Bürgerservice in Werder (Havel): Im Wohnzimmer der Obstzüchter

Ins Lindowsche Haus in Werder (Havel) sollen Besucherzentrum und Bürgerservice ziehen. Jetzt wurde Richtfest gefeiert.

Von Eva Schmid

Werder (Havel) - Wer einen Reisepass beantragen will, der muss in den Schweinestall. Wer wissen will, was Werder zu bieten hat, ins Wohnzimmer der Obstzüchter: Der Um- und Ausbau eines der ältesten Obstbauerngehöfte Werders ist in vollem Gange. Am gestrigen Freitag ist Richtfest auf dem Plantagenplatz gefeiert worden. In das Lindowsche Haus sollen ein neues Besucherzentrum und der Bürgerservice der Stadt einziehen.

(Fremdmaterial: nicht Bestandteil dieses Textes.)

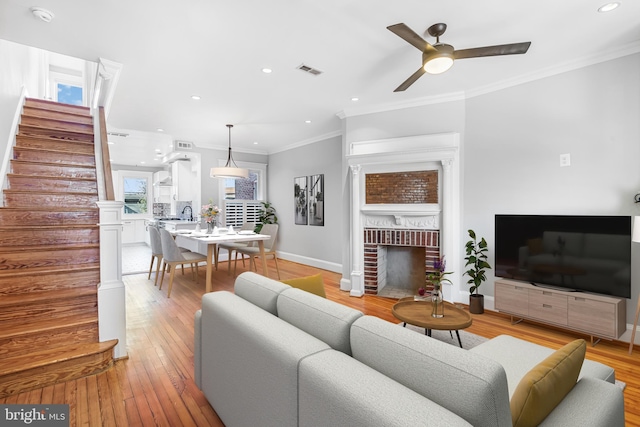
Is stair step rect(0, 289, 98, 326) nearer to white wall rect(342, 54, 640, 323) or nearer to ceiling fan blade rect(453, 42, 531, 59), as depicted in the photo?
ceiling fan blade rect(453, 42, 531, 59)

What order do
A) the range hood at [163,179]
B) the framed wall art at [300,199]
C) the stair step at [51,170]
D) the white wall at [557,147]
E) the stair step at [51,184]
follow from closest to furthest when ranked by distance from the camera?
1. the white wall at [557,147]
2. the stair step at [51,184]
3. the stair step at [51,170]
4. the framed wall art at [300,199]
5. the range hood at [163,179]

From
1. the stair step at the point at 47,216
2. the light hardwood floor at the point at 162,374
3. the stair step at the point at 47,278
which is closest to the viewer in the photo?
the light hardwood floor at the point at 162,374

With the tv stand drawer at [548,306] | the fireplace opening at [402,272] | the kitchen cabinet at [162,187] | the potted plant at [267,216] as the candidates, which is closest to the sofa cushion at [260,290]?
the tv stand drawer at [548,306]

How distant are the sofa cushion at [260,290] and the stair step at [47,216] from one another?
2.11 metres

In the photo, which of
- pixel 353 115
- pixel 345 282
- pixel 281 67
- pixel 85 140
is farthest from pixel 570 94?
pixel 85 140

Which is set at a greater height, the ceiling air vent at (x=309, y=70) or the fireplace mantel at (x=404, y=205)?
the ceiling air vent at (x=309, y=70)

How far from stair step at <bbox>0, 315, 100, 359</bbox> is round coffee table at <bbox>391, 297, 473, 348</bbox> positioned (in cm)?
252

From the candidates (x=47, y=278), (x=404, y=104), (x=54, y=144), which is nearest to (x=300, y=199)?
(x=404, y=104)

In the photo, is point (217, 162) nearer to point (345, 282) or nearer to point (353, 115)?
point (353, 115)

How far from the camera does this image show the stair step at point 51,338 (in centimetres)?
233

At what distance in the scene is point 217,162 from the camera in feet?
23.0

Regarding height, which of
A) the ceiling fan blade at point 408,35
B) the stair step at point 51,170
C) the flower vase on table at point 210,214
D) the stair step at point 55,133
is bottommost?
the flower vase on table at point 210,214

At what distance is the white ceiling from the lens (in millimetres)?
2287

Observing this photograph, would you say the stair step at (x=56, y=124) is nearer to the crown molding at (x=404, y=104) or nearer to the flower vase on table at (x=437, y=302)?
the crown molding at (x=404, y=104)
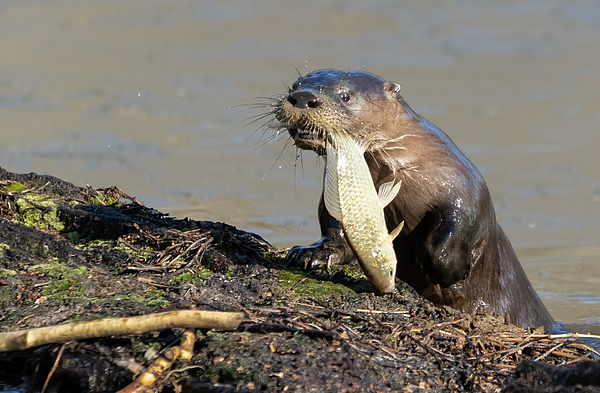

Rötliche Stalltüren liegen auf der Baustelle herum, an einem hölzernen Treppenaufgang blättert der Lack ab, ein alter Herd ist mit einer Folie überdeckt. Es sind Relikte aus einer vergessenen Zeit, einer Zeit, die Werder zu dem machte, was es heute ist. Einer Stadt, die für ihren Obst- und Gemüseanbau bekannt ist.

Eine, die sich mit der Geschichte Werders und seinen Häusern auskennt, ist die Denkmalpflegerin Jorinde Bugenhagen. Zusammen mit Potsdamer Architekten leitet sie die Sanierung des alten Vierseitenhofes am Fuße des Galgenbergs. Und ist erstaunt, was alles von damals erhalten werden konnte: „Es gibt hier so viele schöne Details“, schwärmt Bugenhagen. Die spätbarocken Fenster, der Holzgiebel an der Hausfront, die Fensterläden sowie die charakteristischen geblichen Ziegel aus der Glindower Ziegelei.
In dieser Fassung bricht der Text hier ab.